» Problem
Rewrite the listing from its beginning through the line containing "2424 millimetres", replacing "closest" with "nearest" and leaving everything else unchanged. Omit the pictures from your answer.

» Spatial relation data

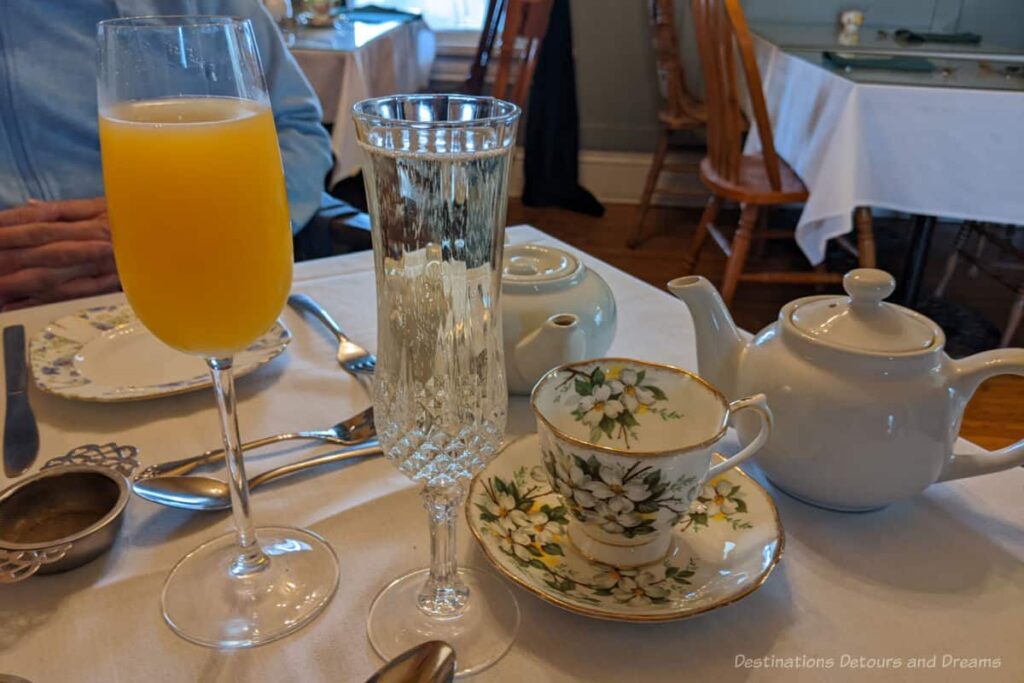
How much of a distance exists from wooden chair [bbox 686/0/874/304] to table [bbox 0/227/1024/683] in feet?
4.61

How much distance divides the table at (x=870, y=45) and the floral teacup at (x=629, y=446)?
192 centimetres

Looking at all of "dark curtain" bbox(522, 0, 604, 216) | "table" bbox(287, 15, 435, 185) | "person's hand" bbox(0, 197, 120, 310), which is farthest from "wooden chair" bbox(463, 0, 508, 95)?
"person's hand" bbox(0, 197, 120, 310)

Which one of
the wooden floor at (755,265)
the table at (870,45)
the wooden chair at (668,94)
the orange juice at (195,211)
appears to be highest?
the orange juice at (195,211)

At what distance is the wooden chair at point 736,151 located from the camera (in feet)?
5.95

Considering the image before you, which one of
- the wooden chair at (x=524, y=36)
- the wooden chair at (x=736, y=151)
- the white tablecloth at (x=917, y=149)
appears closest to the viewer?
the white tablecloth at (x=917, y=149)

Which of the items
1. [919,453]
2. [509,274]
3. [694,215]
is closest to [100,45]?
[509,274]

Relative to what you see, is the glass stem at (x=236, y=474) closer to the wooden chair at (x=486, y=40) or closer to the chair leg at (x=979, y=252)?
the wooden chair at (x=486, y=40)

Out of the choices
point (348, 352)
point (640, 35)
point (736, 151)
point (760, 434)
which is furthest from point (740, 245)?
point (760, 434)

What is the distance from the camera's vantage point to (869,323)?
50 centimetres

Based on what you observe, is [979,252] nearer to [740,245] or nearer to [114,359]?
[740,245]

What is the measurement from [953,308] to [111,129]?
2424 millimetres

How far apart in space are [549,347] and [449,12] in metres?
3.04

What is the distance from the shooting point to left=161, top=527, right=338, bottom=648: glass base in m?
0.43

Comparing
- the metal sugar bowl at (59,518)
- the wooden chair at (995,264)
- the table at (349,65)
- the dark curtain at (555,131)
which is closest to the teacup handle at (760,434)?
the metal sugar bowl at (59,518)
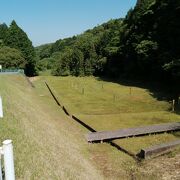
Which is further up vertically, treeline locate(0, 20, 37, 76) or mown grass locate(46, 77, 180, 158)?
treeline locate(0, 20, 37, 76)

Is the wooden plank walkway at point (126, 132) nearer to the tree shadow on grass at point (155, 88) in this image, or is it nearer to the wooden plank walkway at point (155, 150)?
the wooden plank walkway at point (155, 150)

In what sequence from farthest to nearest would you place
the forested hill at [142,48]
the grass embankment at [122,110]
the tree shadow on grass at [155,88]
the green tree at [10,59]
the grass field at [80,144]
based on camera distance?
1. the green tree at [10,59]
2. the forested hill at [142,48]
3. the tree shadow on grass at [155,88]
4. the grass embankment at [122,110]
5. the grass field at [80,144]

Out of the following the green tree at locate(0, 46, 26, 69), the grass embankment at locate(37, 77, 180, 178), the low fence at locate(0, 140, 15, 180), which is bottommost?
the grass embankment at locate(37, 77, 180, 178)

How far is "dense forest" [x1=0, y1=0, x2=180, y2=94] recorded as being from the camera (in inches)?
1890

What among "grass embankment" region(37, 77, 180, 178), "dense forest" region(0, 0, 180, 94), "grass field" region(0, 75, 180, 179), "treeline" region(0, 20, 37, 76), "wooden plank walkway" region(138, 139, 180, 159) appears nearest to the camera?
"grass field" region(0, 75, 180, 179)

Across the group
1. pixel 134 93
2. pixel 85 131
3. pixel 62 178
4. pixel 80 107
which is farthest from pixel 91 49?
pixel 62 178

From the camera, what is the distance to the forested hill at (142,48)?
47.4 metres

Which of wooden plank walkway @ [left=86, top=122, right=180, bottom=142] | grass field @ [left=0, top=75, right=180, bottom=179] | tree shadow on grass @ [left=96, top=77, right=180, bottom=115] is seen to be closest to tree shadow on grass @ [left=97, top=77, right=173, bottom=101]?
tree shadow on grass @ [left=96, top=77, right=180, bottom=115]

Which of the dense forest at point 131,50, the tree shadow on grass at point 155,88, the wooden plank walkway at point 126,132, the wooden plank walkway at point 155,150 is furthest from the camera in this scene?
the dense forest at point 131,50

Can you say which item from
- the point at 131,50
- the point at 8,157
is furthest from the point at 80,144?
the point at 131,50

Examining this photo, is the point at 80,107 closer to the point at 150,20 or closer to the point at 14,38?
the point at 150,20

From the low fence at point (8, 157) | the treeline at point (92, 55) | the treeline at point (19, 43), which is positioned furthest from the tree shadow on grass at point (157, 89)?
the treeline at point (19, 43)

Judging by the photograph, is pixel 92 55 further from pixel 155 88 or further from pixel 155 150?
pixel 155 150

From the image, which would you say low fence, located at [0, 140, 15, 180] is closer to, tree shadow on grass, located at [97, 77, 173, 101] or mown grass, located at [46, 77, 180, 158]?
mown grass, located at [46, 77, 180, 158]
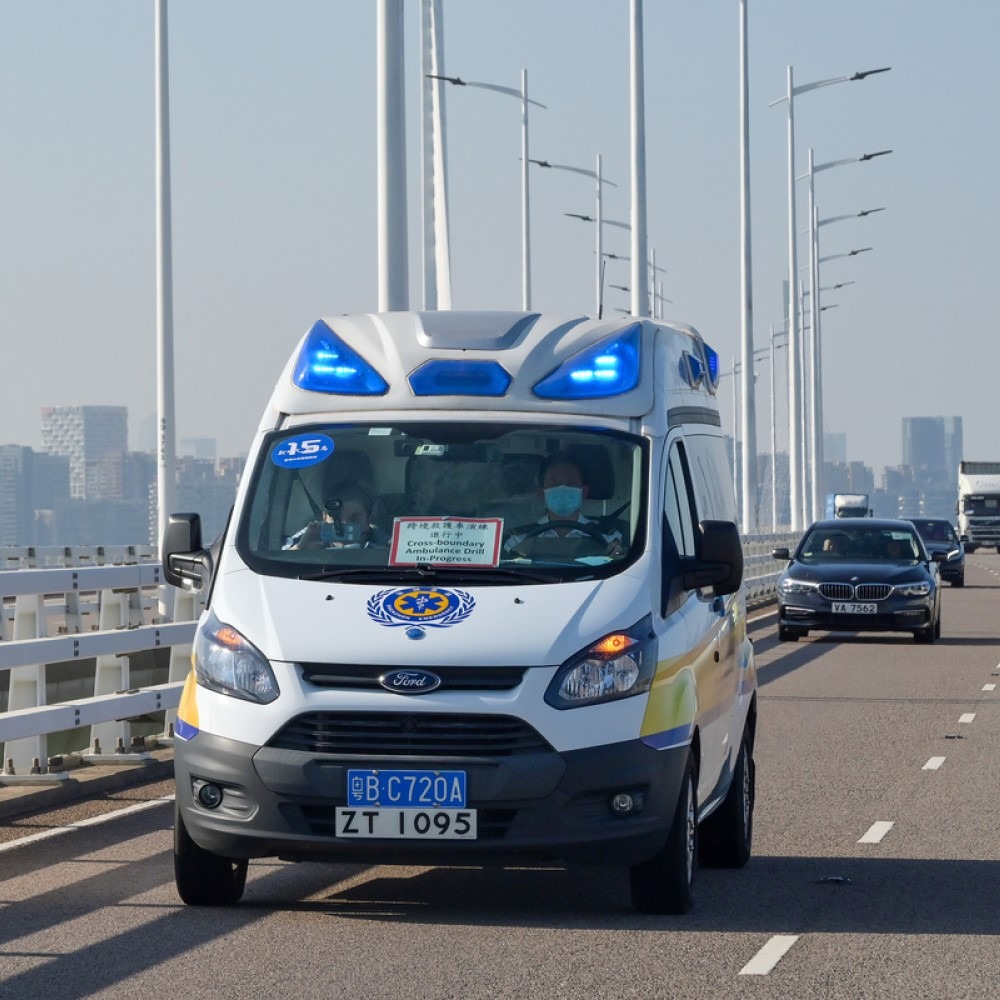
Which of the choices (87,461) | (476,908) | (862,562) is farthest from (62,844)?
(87,461)

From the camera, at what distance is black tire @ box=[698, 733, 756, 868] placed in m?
9.77

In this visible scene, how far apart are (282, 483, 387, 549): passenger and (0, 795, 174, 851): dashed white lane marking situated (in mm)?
2471

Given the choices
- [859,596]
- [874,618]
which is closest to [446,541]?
[874,618]

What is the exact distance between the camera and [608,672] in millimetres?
8031

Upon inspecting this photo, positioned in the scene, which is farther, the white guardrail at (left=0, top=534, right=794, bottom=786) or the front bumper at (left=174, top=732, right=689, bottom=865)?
→ the white guardrail at (left=0, top=534, right=794, bottom=786)

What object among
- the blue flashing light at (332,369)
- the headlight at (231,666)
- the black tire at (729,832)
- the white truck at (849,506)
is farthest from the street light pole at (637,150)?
the white truck at (849,506)

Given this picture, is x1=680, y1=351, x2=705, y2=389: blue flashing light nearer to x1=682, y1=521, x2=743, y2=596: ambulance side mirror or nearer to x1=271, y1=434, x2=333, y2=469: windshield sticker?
x1=682, y1=521, x2=743, y2=596: ambulance side mirror

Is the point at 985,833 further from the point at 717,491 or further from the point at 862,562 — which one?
the point at 862,562

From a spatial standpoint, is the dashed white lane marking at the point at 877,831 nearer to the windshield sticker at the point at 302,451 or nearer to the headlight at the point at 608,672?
A: the headlight at the point at 608,672

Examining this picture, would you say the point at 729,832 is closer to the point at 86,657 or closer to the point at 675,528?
the point at 675,528

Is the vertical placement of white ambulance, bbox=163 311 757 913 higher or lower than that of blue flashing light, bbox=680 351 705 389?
lower

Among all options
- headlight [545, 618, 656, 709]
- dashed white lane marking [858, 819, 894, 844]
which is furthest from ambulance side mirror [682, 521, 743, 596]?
dashed white lane marking [858, 819, 894, 844]

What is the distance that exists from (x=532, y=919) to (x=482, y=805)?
2.29ft

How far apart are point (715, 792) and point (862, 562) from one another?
63.2ft
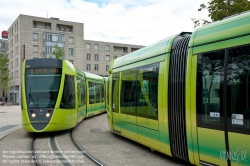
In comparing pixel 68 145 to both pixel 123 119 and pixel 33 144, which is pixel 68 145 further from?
pixel 123 119

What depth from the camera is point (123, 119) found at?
9250mm

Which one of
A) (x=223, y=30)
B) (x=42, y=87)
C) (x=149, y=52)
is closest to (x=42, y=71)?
(x=42, y=87)

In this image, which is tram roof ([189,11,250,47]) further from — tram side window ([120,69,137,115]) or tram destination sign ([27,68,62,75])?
tram destination sign ([27,68,62,75])

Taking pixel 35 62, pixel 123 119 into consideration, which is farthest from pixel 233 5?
pixel 35 62

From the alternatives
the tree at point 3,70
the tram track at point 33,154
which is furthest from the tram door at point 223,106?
the tree at point 3,70

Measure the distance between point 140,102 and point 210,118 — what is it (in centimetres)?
302

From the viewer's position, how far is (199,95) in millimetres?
5332

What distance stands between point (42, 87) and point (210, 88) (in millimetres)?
7208

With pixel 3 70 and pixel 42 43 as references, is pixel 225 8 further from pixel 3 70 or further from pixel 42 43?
pixel 42 43

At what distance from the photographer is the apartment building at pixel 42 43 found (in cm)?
6044

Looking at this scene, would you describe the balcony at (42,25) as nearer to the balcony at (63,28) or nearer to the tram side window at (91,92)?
the balcony at (63,28)

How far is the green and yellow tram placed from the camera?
452 cm

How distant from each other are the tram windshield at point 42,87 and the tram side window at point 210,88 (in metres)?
6.64

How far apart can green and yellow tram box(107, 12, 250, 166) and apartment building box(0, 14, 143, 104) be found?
52.4m
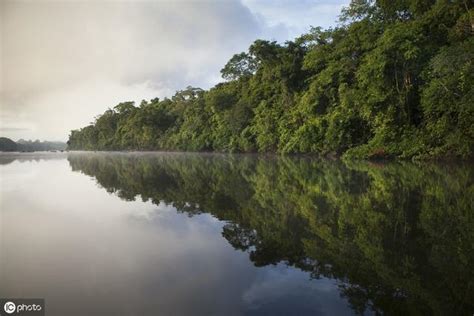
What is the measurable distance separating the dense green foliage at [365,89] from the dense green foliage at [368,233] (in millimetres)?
10327

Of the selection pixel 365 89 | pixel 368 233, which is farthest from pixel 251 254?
pixel 365 89

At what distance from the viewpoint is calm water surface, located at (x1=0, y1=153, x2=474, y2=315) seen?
3.93 meters

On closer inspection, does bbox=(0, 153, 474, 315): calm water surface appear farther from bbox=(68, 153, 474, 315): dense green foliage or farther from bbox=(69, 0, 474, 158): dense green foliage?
bbox=(69, 0, 474, 158): dense green foliage

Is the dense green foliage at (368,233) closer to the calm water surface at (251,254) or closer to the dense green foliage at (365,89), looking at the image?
the calm water surface at (251,254)

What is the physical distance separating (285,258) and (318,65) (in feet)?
110

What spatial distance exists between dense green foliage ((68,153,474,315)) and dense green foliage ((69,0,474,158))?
10327 mm

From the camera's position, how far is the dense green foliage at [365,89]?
2139 centimetres

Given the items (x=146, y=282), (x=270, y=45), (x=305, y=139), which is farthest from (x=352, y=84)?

» Solution to this exercise
How much of a distance exists from wooden chair [bbox 686/0/874/304] to table [bbox 0/227/1024/683] in feet?
4.61

How much distance divides the table at (x=870, y=45) and the floral teacup at (x=629, y=446)?
192 centimetres

Looking at all of "dark curtain" bbox(522, 0, 604, 216) | "table" bbox(287, 15, 435, 185) | "person's hand" bbox(0, 197, 120, 310), which is farthest from "wooden chair" bbox(463, 0, 508, 95)?
"person's hand" bbox(0, 197, 120, 310)

Which one of
the wooden floor at (755,265)
the table at (870,45)
the wooden chair at (668,94)
the orange juice at (195,211)
appears to be highest?
the orange juice at (195,211)

At what distance is the wooden chair at point 736,151 located from the camera (in feet)?
5.95

Considering the image before you, which one of
- the wooden chair at (x=524, y=36)
- the wooden chair at (x=736, y=151)
- the white tablecloth at (x=917, y=149)
appears nearest to the viewer?
the white tablecloth at (x=917, y=149)

Which of the items
1. [919,453]
2. [509,274]
3. [694,215]
is nearest to [100,45]?
[509,274]

Relative to what you see, is the glass stem at (x=236, y=474) closer to the wooden chair at (x=486, y=40) or closer to the chair leg at (x=979, y=252)?
the wooden chair at (x=486, y=40)

Out of the choices
point (348, 352)
point (640, 35)
point (736, 151)
point (760, 434)
which is furthest from point (740, 245)?
point (760, 434)

What is the distance from the camera's vantage point to (869,323)?
50 centimetres

Based on what you observe, is [979,252] nearer to [740,245] or nearer to [114,359]?
[740,245]

What is the measurement from [953,308] to [111,129]?
2424 millimetres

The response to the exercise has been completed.